→ **Challenges**:
**a.** Write out the part of the series–parallel graph passage that begins at the words "The parallel composition" and stops after the words "sink of Pc.".
**b.** Resume the passage on series–parallel graphs, starting right after its last sentence.

→ **Text segment**:
START

= Series–parallel graph =

Recursively-formed graph with two terminal vertices

Series and parallel composition operations for series–parallel graphs

In graph theory, series–parallel graphs are graphs with two distinguished vertices called terminals, formed recursively by two simple composition operations. They can be used to model series and parallel electric circuits.

==Definition and terminology==
In this context, the term graph means multigraph.

There are several ways to define series–parallel graphs.

===First definition===
The following definition basically follows the one used by David Eppstein.

A two-terminal graph (TTG) is a graph with two distinguished vertices, s and t, called source and sink, respectively.

The parallel composition Pc = Pc(X, Y) of two TTGs X and Y is a TTG created from the disjoint union of graphs X and Y by merging the sources of X and Y to create the source of Pc and merging the sinks of X and Y to create the sink of Pc.

The series composition Sc = Sc(X, Y) of two TTGs X and Y is a TTG created from the disjoint union of graphs X and Y by merging the sink of X with the source of Y. The source of X becomes the source of Sc and the sink of Y becomes the sink of Sc.

END

→ **Data section**:
START

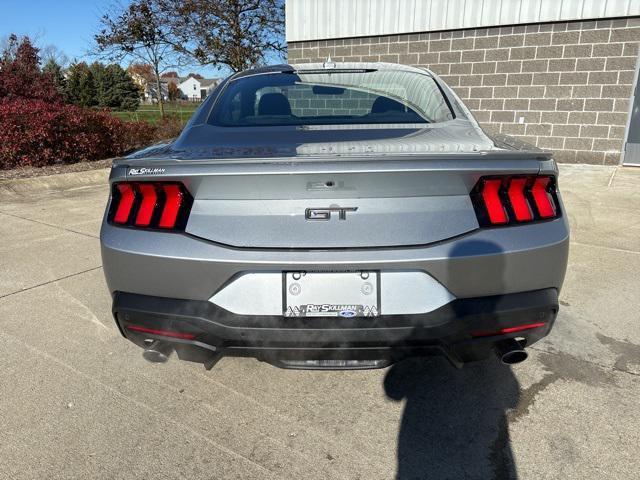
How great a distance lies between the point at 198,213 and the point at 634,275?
12.0 ft

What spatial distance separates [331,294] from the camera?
5.85ft

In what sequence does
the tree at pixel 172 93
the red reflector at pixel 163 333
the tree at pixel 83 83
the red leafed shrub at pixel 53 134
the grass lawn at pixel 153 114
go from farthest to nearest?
the tree at pixel 172 93, the tree at pixel 83 83, the grass lawn at pixel 153 114, the red leafed shrub at pixel 53 134, the red reflector at pixel 163 333

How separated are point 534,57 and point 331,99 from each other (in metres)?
7.67

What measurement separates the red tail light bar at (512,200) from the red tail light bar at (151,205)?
43.4 inches

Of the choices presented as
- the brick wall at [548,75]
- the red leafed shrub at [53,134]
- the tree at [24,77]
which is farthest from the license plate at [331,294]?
the tree at [24,77]

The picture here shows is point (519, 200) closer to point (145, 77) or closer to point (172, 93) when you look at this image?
point (145, 77)

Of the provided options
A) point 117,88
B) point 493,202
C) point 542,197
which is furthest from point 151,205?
point 117,88

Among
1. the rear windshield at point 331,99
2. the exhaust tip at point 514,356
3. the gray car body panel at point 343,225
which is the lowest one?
the exhaust tip at point 514,356

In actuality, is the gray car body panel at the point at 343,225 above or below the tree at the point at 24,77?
below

END

→ **Task-by-task results**:
**a.**
The parallel composition Pc = Pc(X, Y) of two TTGs X and Y is a TTG created from the disjoint union of graphs X and Y by merging the sources of X and Y to create the source of Pc and merging the sinks of X and Y to create the sink of Pc.

**b.**
A two-terminal series–parallel graph (TTSPG) is a graph that may be constructed by a sequence of series and parallel compositions starting from a set of copies of a single-edge graph K_{2} with assigned terminals.

Definition 1. Finally, a graph is called series–parallel (SP), if it is a TTSPG when some two of its vertices are regarded as source and sink.

In a similar way one may define series–parallel digraphs, constructed from copies of single-arc graphs, with arcs directed from the source to the sink.

===Second definition===
The following definition specifies the same class of graphs.

Definition 2. A graph is an SP-graph, if it may be turned into K_{2} by a sequence of the following operations:
- Replacement of a pair of parallel edges with a single edge that connects their common endpoints
- Replacement of a pair of edges incident to a vertex of degree 2 other than s or t with a single edge.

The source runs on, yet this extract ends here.